RNA Isolation, cDNA Synthesis, and Gene Expression Analysis
Total RNA was extracted from 100 mg leaf material using TRIzol reagent (Invitrogen, USA), and RNA was purified using the RNayes MinElute cleanup kit (Qiagen, USA) following the manufacturer’s protocol. The quality of RNA was checked on a 1% agarose gel, and RNA concentrations were measured using a photometer (BIO-TEC, UVLKONxl, Germany). Genomic DNA was digested using RQ1 RNase-Free DNase (Promega). 2 μg of total RNA were taken for cDNA synthesis using RevertAid First Strand cDNA Synthesis Kit (Fermentas, St. Leon-Rot, Germany) and oligo-dT-primers. To test cDNA yield, qPCR was performed using primers of the reference gene ubiquitin-conjugating enzyme E2-17 kDa that was stably expressed under the experimental conditions tested. The cDNA samples were used to investigate gene expression by quantitative real-time PCR using a Master cycler ep realplex (Eppendorf) and the iQ SYBR Green Supermix (Bio-Rad Laboratories) and the primers listed in Supplementary Table S1. Relative expression levels were calculated according to Seiler et al. (2011).
Determination of Primary Metabolites
Soluble sugars and starch were determined in flag leaves according to the method of Chen et al. (2005). 50 mg frozen flag leaf material were homogenized in liquid nitrogen, dissolved in 0.75 ml of 80% (v/v) ethanol and incubated at 80°C for 60 min. Crude extracts were centrifuged at 14,000 rpm and pellets were re-suspended in 0.25 ml HPLC-grade water and shaken for 15 min at 4°C. Hexokinase (HK), phophoglucoisomerase (PGI), and β-fructosidase were added successively to measure Glc, Fru, and Suc as described in Hajirezaei et al. (2000). Starch was decomposed with 0.4 ml of 0.2 N KOH for 16 h at 4°C and neutralized with 70 μl of 1 M acetic acid. Hydrolysis of starch was performed using a 1:1 ratio of sample and a buffer containing 50 mM sodium acetate at pH 5.2, and 7 units mg-1 amyloglucosidase (Roche, Germany).
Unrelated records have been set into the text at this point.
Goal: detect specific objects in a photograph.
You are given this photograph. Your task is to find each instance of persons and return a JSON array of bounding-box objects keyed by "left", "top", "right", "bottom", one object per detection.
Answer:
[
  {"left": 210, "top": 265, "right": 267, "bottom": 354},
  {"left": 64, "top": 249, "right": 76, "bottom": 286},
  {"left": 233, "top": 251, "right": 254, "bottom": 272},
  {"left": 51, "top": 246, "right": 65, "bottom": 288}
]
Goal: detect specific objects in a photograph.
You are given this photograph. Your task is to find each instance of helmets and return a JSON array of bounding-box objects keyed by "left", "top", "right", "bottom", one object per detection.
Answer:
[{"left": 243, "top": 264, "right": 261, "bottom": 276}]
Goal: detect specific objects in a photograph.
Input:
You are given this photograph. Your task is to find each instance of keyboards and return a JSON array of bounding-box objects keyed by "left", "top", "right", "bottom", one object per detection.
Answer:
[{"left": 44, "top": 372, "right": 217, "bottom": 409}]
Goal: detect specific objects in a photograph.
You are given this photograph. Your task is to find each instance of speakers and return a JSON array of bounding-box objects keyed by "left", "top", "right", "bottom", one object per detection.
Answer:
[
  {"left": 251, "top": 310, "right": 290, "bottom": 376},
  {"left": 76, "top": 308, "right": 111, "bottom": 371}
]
The cocktail was incubated at 37°C for 16 h. Determination of produced Glc was performed according to Hajirezaei et al. (2000).
To measure the concentration of sugar alcohols a BioLC DX600 system (Dionex, Idstein, Germany) was used. Separation of the anionic compounds was carried out using a CarboPack MA1 column (4 mm × 250 mm). A linear gradient was accomplished with purest water (buffer A, Millipore) and 480 mM sodium hydroxide (Baker, 50% solution, buffer B). The column was equilibrated at a flow rate of 0.4 ml min-1. The calibration and quantitative calculation of metabolites was carried out using the Chromeleon software 6.6.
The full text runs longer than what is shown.